Findungskommission muss nun das weitere Vorgehen beraten

Offenbar war den Verantwortlichen bis dahin nicht bekannt, dass die 76-jährige Künstlerin zu den Unterstützern des von palästinensischer Künstlern formulierten „Letter Against Apartheid“ gehörte. Mit „Apartheid“ wurde die Trennung nach Hautfarben des früheren südafrikanischen Regimes bezeichnet. Israel damit in Verbindung zu bringen, gilt vielen nicht nur als israelkritischer, sondern als typischer antisemitischer Topos.
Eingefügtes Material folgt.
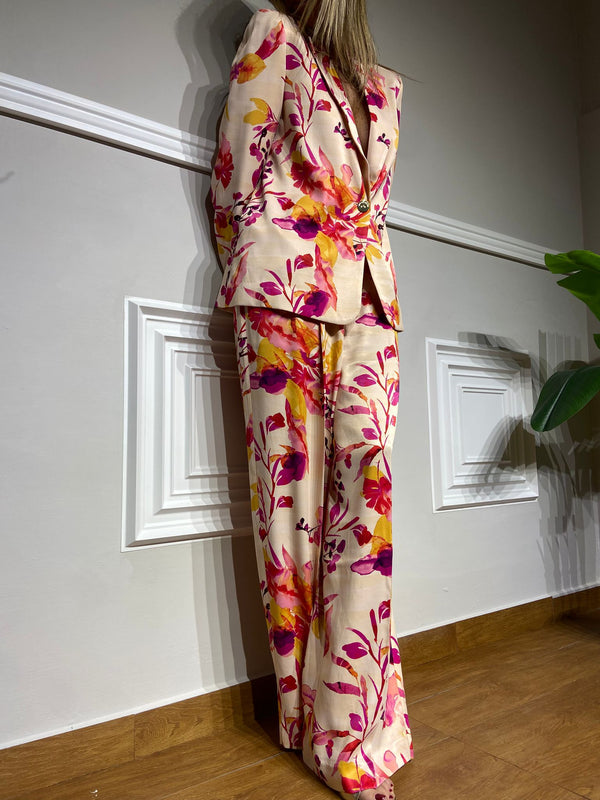 Tailleur multicolor Lola Casademunt - Giacca by Maite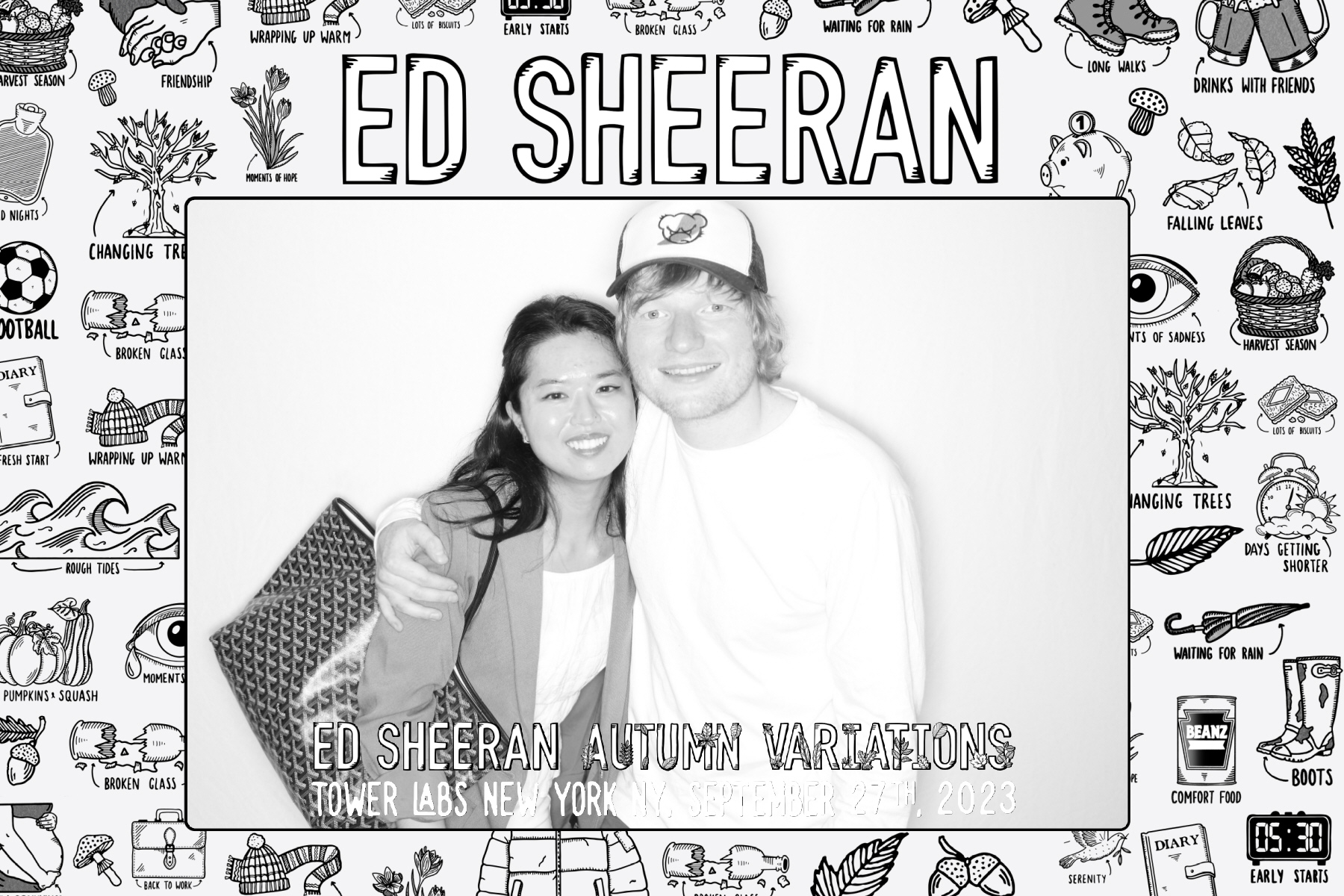 Ed Sheeran NYC Meet and Greet Event (3)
In einem gemeinsamen Dialog mit Laurie Anderson und der Pina Bausch Foundation habe man nach dem Bekanntwerden der Aufrufunterstützung diskutiert, inwieweit das geplante künstlerische Projekt Andersons an der Folkwang Uni umzusetzen und eine ungestörte und konzentrierte Arbeit zum jetzigen Zeitpunkt möglich sei, heißt es in der Hochschule-Mitteilung. Die Documenta-Teilnehmerin habe sich schließlich entschieden, das Amt nicht anzutreten. „Für mich stellt sich nicht die Frage, ob sich meine politischen Ansichten geändert haben. Die eigentliche Frage ist: Warum wird diese Fragen überhaupt gestellt“, wird Anderson in einer Mitteilung der Uni zitiert.

Folkwang Universität setzt „auf Diskurs und Dialog“

Die Bedeutung und Person Laurie Andersons sei mit der Entscheidung in keiner Weise infrage gestellt, heißt es seitens der Hochschule. Man habe sich die Entscheidung auch nicht leicht gemacht, denn „zum Selbstverständnis der Folkwang Universität der Künste gehört es, auf Diskurs und Dialog zu setzen“. Jeder Form von Antisemitismus, Menschenhass und Rassismus trete die Hochschule aber ebenso entschieden entgegen. Das weitere Vorgehen rund um die Besetzung der Pina Bausch Professur werde nun gemeinsam mit der Findungskommission angegangen.